No, wait, imagine that while in the air, a gun fell out of the satan worshipper's pocket, and hit the ground, firing off a shot which hit God in the toe. Imagine his allmighty apoplectic rage at THAT incident, and then maybe, just maybe, you'd get even close to understanding how mad I was.

I jumped out of my seat and picked Ron up out of his chair, scowled at him full in the face and yelled at the top of my lungs, "THAT'S IT!!!" I think the smoke coming out of my ears fascinated Mrs. Davis so much that she actually hesitated for a good minute before doing anything constructive, which of course eventually consisted of having me sit in the corner ("Hey, this is HIGH school, lady!" I protested, to no avail.) until the end of the class period. She ALSO wrote my name on the board.

But all of this humiliation could not come close to the grief I felt, the absolute gut-wrenching sorrow that pervaded my entire soul when I thought of the letter that I had lost.

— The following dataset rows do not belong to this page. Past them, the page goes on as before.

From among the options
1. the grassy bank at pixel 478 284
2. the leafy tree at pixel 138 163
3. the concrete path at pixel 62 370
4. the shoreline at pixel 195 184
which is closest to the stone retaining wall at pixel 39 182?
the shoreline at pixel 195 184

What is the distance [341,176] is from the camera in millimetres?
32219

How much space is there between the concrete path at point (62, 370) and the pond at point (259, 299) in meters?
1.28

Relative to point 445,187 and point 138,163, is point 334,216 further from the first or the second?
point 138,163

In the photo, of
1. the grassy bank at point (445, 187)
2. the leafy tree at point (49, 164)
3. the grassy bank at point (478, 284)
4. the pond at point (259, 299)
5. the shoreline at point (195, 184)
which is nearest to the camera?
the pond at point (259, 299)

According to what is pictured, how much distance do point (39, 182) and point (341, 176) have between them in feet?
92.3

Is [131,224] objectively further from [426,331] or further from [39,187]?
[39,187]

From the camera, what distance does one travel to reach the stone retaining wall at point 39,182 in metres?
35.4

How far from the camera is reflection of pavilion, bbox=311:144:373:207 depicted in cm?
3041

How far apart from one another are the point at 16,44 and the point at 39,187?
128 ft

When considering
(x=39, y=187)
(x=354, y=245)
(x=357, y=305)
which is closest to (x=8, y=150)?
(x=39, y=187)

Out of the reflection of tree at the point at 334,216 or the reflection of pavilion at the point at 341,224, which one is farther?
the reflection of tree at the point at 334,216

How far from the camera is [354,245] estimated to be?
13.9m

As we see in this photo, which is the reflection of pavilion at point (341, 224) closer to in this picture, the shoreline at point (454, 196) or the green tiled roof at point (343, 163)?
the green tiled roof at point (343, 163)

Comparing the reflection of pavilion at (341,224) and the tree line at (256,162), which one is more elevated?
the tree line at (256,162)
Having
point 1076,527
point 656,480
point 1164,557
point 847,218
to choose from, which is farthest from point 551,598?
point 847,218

Towards the end of the period it finally got through my confused brain that I was going to pass her in the hallway next before next period. I did this every day and it was always the highlight of my teenage existence. My spirits began to pick up. That is, of course, until something hit me in the back. Without turning away from the corner I reached down and picked up a note. It was folded in a square this time, so I had no trouble opening it. "Trevie, " it said, "and Maria sittin' in a tree..." I don't have to tell you the rest of it. I turned around and there was Ron again, snickering at me.

Knowing Ron, my closely guarded secret would be a secret no longer, closely guarded or otherwise. I sighed again, and turned back to face the wall.

This was DEFinitely not going according to plan!